Point de vue de Pierre Mauroy, sénateur du Nord, président de la Fondation Jean-Jaurès, paru dans l'hebdomadaire Le Nouvel Observateur daté du jeudi 28 novembre 2002


 
Il est évident que les échecs électoraux conduisent à des interrogations et à des remises en question. Chacun le sait, le Parti socialiste est un parti de débat. Il n'est donc pas anormal que cette règle - d'ailleurs déjà éprouvée et surmontée dans le passé - s'impose de nouveau à lui, depuis la défaite du 21 avril.

La difficulté, dans ce contexte inattendu, est de comprendre pourquoi Lionel Jospin a trébuché, alors qu’il affichait un bon bilan de réformes et proposait des mesures destinées à réduire les injustices et à améliorer la vie des catégories sociales les plus modestes. [...] La crédibilité de la gauche a été entamée par la relative impuissance qu’elle a montrée à contrer les excès et les dégâts du libéralisme, et à maintenir un secteur public de référence.

Dans ce contexte, il faut actualiser le compromis inévitable de la social-démocratie.

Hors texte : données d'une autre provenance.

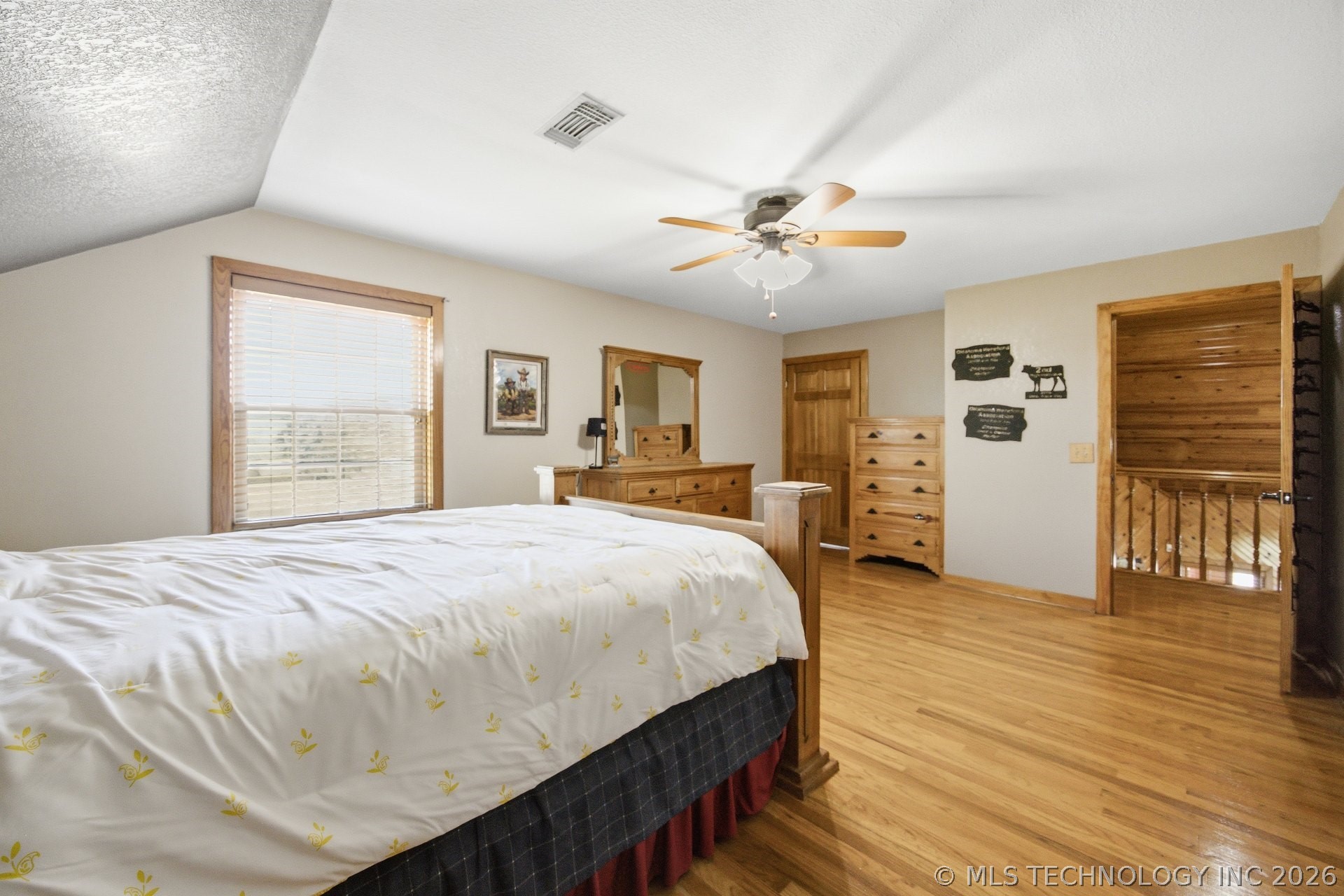 498 Big Horn Mcalester OK 74501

Comment ? En renforçant le travail face au capital qui se délocalise, en renforçant l’Etat face au marché qui accentue les inégalités du fait d’une compétition sauvage génératrice de précarité.

C’est ainsi que les socialistes honoreront « un réformisme de gauche » que personne ne pourra confondre avec le social-libéralisme, qui ne saurait devenir le dernier avatar du socialisme.

Faut-il pour autant se livrer à des surenchères extrêmes pour opposer la définition d’une alternative de gauche à l’arrogante gestion libérale de la droite au pouvoir ?

Faut-il avancer l’idée de refonder un Parti socialiste comme s’il s’agissait de créer un parti pour chaque génération, alors que notre Parti socialiste, après le congrès d’Epinay, a su montrer sa capacité de se réformer et de conduire à la victoire la gauche rassemblée ?

Le Parti socialiste est aujourd’hui battu et non défait. Personne ne doute de sa capacité à rebondir, sauf à prendre un malin plaisir à vouloir le casser.
Les résultats électoraux du Parti communiste et des Verts ne sont pas à ce point significatifs qu’ils doivent nous inciter à nous réfugier dans une surenchère excessive ou une forme de radicalité qui nous est étrangère, et bien plus encore à une large fraction de l’opinion qu’il nous faudra gagner.

De la même manière, il me semblerait bien aléatoire de nous focaliser sur une hypothétique VIe République aux contours des plus flous. Le temps d’aujourd’hui est d’honorer le Parlement et d’en faire la grande tribune de la démocratie face au « pouvoir présidentiel ».

Le temps est aussi de tenir un discours clair sur l’Europe et de travailler à une mise en commun européenne sur la meilleure façon d’appréhender la mondialisation et de combattre ses effets pervers.

Le Parti socialiste doit se soucier, bien sûr, de sa propre « décentralisation » et, pour cela, assurer à sa tête et dans ses organes délibératifs une représentation plus à l’image de son électorat, et surtout de celui qu’il veut reconquérir et élargir. Des secrétaires fédéraux ont pris des initiatives en ce sens. Il faut les encourager afin que soit généralisée l’élection et réduite la cooptation.

Les circonstances ont renforcé la légitimité de François Hollande pour assurer la continuité de notre combat. C’est lui qui est en charge de garantir la tenue du congrès de Dijon. Pour permettre au Parti socialiste de renouer avec le succès, il lui revient de prendre toute sa responsabilité et de créer les conditions du rassemblement d’un large courant de pensée.